This project implements a Deep Q-Network (DQN) agent for a continuous control environment with discrete action space. The goal was to learn a near-optimal policy directly from pixel-level observations while ensuring stability and convergence within a limited training budget.
- Train a reinforcement learning agent to maximize long-term rewards.
- Use DQN components to stabilize training and balance exploration and exploitation.
- Evaluate performance across internal validation and official challenge submissions.
-
Observations: Pixel-level environment frames.
-
DQN components:
- Replay buffer (100,000 samples).
- Target network with soft updates.
- ε-greedy exploration: ε annealed from 1.0 → 0.2 over 100,000 steps.

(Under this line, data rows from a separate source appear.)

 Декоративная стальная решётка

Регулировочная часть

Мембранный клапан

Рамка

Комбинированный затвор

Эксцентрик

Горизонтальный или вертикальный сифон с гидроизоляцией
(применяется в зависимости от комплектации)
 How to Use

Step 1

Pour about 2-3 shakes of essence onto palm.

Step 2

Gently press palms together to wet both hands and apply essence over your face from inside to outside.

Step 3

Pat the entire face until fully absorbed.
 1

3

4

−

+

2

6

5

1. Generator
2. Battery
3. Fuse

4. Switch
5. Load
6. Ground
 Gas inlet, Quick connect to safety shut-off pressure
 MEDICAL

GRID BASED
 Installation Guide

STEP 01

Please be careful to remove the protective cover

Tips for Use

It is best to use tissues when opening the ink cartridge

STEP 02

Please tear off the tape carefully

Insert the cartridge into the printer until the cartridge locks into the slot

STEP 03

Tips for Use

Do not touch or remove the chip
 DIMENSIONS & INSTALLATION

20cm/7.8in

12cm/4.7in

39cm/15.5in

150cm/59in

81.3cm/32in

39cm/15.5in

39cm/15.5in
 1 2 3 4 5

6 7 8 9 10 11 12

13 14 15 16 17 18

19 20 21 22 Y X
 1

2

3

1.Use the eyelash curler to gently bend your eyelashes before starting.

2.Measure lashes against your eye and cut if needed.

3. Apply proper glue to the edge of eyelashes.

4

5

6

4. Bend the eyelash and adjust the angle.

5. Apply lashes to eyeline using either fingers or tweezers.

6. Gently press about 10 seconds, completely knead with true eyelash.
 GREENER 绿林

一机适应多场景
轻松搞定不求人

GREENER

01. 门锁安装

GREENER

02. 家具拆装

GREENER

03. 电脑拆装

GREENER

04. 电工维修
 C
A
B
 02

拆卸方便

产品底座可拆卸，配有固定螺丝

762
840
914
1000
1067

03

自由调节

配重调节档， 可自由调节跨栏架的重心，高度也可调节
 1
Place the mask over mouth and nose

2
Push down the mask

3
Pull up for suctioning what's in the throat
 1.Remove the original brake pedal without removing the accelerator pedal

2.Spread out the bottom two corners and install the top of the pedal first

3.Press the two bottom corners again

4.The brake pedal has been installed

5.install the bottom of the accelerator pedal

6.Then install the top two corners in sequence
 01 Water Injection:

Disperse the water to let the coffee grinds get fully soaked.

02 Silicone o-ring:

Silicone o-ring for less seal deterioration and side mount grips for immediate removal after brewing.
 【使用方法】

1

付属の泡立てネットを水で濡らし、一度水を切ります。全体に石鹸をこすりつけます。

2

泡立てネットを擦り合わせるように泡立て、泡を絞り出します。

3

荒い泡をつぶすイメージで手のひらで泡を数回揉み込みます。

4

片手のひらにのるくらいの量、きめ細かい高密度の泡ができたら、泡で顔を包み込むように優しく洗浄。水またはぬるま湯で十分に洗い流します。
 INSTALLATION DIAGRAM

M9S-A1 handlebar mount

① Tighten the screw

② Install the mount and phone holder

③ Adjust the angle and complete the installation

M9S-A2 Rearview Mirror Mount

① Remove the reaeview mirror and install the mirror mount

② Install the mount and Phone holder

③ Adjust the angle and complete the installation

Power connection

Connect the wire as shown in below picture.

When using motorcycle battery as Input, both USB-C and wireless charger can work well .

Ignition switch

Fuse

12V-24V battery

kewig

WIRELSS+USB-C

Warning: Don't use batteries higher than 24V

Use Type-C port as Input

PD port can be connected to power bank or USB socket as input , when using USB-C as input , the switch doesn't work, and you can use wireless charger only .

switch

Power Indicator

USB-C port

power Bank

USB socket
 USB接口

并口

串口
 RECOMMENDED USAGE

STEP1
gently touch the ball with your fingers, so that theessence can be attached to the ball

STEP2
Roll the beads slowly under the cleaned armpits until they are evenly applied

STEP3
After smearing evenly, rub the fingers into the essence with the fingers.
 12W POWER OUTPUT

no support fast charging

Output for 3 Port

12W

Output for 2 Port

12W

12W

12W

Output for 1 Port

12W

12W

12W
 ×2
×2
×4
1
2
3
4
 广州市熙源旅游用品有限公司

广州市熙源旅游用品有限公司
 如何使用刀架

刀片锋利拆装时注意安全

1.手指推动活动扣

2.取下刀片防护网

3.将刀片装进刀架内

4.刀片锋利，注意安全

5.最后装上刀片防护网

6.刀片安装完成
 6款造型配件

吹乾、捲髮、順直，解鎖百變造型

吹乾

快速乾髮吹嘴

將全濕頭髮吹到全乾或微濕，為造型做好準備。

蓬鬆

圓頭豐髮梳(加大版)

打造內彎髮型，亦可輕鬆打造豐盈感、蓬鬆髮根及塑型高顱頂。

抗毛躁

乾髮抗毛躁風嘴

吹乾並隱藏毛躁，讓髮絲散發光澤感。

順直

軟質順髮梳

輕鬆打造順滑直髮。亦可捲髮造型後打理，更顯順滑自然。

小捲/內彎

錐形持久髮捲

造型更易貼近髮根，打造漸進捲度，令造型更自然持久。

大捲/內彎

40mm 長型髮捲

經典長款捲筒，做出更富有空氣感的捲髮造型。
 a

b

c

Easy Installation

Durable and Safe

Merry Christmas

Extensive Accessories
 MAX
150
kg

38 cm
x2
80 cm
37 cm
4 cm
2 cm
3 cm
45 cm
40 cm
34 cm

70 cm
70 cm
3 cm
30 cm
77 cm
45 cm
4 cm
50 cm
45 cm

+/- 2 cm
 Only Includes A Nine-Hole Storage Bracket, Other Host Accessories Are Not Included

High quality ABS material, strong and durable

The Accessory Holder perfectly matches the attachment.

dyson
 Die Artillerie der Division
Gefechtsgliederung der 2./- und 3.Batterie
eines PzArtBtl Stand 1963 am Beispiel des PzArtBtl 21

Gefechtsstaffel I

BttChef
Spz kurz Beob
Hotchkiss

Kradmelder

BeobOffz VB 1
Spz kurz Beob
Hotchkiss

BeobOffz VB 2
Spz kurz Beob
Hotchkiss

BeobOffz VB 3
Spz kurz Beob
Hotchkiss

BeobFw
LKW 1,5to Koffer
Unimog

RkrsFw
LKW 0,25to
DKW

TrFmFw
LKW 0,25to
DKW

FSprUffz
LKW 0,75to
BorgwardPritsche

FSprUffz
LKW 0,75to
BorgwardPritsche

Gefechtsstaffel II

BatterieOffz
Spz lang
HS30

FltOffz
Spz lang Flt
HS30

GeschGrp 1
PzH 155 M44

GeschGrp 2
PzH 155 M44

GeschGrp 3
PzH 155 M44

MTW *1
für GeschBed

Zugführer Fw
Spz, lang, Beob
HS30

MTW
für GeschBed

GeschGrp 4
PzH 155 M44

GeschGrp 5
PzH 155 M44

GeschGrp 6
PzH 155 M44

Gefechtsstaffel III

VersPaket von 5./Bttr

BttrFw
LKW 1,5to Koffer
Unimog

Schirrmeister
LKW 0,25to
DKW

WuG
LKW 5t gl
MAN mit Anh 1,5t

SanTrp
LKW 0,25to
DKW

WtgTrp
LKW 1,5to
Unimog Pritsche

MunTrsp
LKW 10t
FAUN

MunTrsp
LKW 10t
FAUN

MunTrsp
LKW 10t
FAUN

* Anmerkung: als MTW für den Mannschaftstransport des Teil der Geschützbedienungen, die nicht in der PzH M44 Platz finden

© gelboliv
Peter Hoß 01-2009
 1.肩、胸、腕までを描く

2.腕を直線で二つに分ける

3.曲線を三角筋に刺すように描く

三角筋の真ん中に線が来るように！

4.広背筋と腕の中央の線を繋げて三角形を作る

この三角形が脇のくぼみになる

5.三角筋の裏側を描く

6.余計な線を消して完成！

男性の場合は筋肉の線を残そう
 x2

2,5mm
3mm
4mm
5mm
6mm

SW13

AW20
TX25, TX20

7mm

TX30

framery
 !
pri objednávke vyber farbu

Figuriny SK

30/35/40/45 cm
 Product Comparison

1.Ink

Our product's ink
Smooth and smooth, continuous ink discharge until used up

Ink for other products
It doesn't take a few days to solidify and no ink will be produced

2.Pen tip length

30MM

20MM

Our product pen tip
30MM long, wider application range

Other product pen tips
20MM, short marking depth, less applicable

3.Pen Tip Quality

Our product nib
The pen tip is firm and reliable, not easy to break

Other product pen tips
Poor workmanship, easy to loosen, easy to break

- Delayed training start after 2,000 steps to ensure buffer diversity.
-
Hyperparameters:
- Minibatch size: 256
- Learning rate: 0.0001
- Discount factor (γ): 0.99
-
Training: 1,000 episodes total.
-
Monitoring: Reward and loss plots used to track convergence.
-
Agent performance improved rapidly in early episodes and stabilized at high reward levels (>0.9).
-
Loss curve followed expected DQN dynamics: initial instability → structured updates with variance.
-
Final evaluation:
- Internal test set: average return 0.9632 over 50 episodes.
- Challenge server: 0.964 score.
Takeaway The chosen hyperparameters and DQN design yielded a robust policy that converged quickly and matched the challenge benchmark.